Watching Heathers for the first time – stream of consciousness


Heathers is on NetFlix.

I’d never before seen it, and I thought that an 80s teen black comedy with murder would either be brilliant, or horribly dated.

Turns out its the former. Go watch it.

I wrote down my thoughts as I went, because I know y’all love it when I don’t bother to form coherent sentences.

Croquet. Is this a metaphor?
“Did you have a brain tumour for breakfast?”
“They’re people I work with and our job is being popular and shit”

Climbing in the window. Very Clarissa Explains It All.

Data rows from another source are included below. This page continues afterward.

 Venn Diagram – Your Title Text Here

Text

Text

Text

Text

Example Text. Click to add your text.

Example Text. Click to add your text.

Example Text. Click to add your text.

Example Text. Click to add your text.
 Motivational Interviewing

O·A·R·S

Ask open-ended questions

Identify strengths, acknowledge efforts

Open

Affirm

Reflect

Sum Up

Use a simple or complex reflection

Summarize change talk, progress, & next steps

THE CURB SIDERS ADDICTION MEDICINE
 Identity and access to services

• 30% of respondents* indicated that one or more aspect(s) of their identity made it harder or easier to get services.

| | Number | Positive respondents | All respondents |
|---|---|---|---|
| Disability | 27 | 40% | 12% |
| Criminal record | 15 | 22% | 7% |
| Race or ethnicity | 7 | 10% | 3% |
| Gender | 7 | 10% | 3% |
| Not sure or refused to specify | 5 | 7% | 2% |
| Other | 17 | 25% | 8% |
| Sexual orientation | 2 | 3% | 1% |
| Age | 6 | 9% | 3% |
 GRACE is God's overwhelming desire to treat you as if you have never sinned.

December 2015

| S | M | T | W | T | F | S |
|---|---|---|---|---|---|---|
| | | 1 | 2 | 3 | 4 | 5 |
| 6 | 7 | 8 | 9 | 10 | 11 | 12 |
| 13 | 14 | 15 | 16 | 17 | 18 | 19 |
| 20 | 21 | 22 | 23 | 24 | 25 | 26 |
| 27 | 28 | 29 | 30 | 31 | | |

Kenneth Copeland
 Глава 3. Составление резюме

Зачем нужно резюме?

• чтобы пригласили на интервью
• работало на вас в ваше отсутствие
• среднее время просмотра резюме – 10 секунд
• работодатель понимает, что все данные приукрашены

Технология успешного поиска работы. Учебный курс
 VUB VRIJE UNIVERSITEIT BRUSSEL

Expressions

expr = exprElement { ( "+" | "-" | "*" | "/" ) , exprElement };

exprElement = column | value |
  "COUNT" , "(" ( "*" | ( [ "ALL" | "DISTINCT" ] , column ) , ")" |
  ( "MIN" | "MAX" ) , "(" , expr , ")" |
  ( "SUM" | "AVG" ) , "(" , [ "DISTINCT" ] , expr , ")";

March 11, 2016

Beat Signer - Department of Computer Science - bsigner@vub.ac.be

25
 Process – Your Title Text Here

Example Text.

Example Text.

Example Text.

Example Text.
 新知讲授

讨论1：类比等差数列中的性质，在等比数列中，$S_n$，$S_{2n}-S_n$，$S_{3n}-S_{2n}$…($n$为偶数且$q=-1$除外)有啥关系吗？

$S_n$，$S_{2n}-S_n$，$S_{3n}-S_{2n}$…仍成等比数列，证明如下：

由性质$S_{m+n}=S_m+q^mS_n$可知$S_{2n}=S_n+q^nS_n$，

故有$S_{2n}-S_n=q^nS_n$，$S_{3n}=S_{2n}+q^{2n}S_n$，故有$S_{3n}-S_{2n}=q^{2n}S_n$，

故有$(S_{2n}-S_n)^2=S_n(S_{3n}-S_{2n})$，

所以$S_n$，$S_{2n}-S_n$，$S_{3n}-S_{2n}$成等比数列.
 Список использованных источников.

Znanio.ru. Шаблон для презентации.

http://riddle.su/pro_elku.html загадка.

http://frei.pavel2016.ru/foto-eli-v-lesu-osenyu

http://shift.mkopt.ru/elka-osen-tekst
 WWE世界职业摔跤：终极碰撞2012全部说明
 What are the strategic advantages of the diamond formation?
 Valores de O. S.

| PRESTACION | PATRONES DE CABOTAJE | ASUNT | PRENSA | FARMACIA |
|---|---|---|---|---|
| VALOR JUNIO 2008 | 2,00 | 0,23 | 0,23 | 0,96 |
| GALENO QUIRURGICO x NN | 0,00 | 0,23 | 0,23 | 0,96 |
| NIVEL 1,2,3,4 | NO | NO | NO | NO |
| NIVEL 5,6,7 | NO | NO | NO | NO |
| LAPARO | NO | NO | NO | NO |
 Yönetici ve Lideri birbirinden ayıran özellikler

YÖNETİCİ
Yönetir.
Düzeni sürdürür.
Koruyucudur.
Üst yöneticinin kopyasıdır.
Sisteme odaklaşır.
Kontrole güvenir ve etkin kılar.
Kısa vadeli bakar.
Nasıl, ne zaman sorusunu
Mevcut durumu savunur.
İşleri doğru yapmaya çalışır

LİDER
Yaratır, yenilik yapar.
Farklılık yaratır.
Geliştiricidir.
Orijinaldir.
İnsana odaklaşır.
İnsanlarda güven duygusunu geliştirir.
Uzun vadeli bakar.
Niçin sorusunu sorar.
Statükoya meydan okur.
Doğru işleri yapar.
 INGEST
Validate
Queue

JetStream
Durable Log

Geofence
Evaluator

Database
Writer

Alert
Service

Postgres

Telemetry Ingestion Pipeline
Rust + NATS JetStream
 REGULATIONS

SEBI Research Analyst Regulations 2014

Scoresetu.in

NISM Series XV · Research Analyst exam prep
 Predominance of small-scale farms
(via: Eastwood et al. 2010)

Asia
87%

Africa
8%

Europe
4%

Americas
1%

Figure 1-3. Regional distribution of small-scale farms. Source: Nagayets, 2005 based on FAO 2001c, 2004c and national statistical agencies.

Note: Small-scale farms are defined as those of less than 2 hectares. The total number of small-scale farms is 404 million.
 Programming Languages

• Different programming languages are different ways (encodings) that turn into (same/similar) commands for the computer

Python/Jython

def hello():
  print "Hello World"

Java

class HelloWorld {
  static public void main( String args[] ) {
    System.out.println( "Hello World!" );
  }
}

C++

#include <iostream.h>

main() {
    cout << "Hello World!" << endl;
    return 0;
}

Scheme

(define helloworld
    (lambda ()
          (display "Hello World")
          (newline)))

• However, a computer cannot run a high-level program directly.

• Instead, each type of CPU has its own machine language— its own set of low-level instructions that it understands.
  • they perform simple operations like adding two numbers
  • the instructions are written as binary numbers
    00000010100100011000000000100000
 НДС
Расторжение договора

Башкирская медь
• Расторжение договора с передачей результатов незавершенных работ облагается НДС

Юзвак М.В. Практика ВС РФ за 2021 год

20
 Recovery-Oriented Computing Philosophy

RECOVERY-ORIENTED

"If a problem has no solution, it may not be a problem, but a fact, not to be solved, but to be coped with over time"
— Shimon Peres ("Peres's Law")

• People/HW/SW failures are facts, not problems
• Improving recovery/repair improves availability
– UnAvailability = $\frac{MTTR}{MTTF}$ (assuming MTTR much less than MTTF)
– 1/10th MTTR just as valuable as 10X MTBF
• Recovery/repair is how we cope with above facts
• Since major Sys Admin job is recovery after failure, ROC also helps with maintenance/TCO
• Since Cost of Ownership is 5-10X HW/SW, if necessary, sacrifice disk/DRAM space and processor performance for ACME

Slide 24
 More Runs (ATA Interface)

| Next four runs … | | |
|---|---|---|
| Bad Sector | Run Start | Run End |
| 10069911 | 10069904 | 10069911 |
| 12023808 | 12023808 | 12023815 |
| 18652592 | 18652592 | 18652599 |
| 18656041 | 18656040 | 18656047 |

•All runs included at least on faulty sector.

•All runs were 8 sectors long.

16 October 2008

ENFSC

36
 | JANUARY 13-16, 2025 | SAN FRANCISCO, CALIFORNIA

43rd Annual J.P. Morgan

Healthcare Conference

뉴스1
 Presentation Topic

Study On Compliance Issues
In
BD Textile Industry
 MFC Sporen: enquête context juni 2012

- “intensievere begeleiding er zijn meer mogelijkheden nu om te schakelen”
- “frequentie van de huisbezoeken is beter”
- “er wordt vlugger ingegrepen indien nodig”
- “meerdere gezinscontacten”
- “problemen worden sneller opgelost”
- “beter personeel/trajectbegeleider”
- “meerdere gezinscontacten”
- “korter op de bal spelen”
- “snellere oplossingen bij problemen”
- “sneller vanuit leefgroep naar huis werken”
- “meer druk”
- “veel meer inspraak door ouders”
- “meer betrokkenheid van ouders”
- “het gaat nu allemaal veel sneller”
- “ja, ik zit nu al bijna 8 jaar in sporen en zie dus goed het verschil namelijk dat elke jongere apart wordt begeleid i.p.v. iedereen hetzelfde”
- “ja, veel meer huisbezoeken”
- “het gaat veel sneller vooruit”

Wow. Casual sex with no moralising.

Mocking people for saying untrue smarmy things about the dead. “No, you hated her!”
“Great pate but I’ve got to motor if I want to be ready for…” becoming a thing?
Please do not call Jesus a “righteous dude”
Look where you are going when riding a motorcycle.
Very WHAT?
Winona Ryder is beautiful and adorable.
Homosexual artifacts? What?
Turns out the jock can run. As he should.
Pretend to be shagging in the car. Good plan. (not sarcasm)
“Aw man, they were fags” – the obvious answer to the presence of mineral water.
Nobody uses the cigarette lighter in the car to light cigarettes any more.
“nothing to offer this school but date rapes and AIDs jokes”
Football helmets in an open casket?
Impressive accepting 80s dad
Is she wearing a monocle when writing her diary?
Blah blah troubled childhood
Slightly worried they might be making suicide look fashionable and so inadvertently cause some more.
That’s a crap method.
“Like some mythological thing my 8th grade boyfriend would have know about” – he sounds cool, why’d you dump him?
“If you were happy very day of your life you wouldn’t be a human being, you’d be a gameshow host”
The outfits are hilarious – but no more than Clueless, and I was old enough to knowingly wear clothes when Clueless came out, so I’ll assume it’s “Hollywood teenage fashion” rather than “8os fashion”.
Oooh, threats!
When you curl up on your bed because you’re stressed, why not get under the covers?
Er, 3D glasses at a funeral?
“Eskimo… Her soul was in Antarctica”
Total fake.
“Hey Mom, why so tense?”
“Whether to kill yourself or not is one of the most important decisions a teenager can make”
Yeah, pep rallies or whatever they are called are WEIRD
He could have done this bit on his own without her help at all.
“You think just cos you started this thing you can end it?”
“Nobody loves me” Boo hoo.
“The only place different social types can get along is in heaven” Yeah. whatever
I clearly have little sympathy for whinging.
“I want guys like you out of my life”  Yeah!
If that’s the whole school in there, it’s a very small school.
“Power I didn’t think you had”  Yeah, we saw that!
“Now that you’re dead, what are you gonna do with your life” You don’t get away that easy just because you have a cool line.
Apparently what she’s gonna do with her life is have a cigarette. Good choice.
Cigarettes are good props for when you want to look nonchalant though.
I hadn’t realised til now that the big red hair thingy was significant.
Well done, you took the big red hair thingy. You win at life. Or something.
If I could be bothered to make GIFs I could do one of these.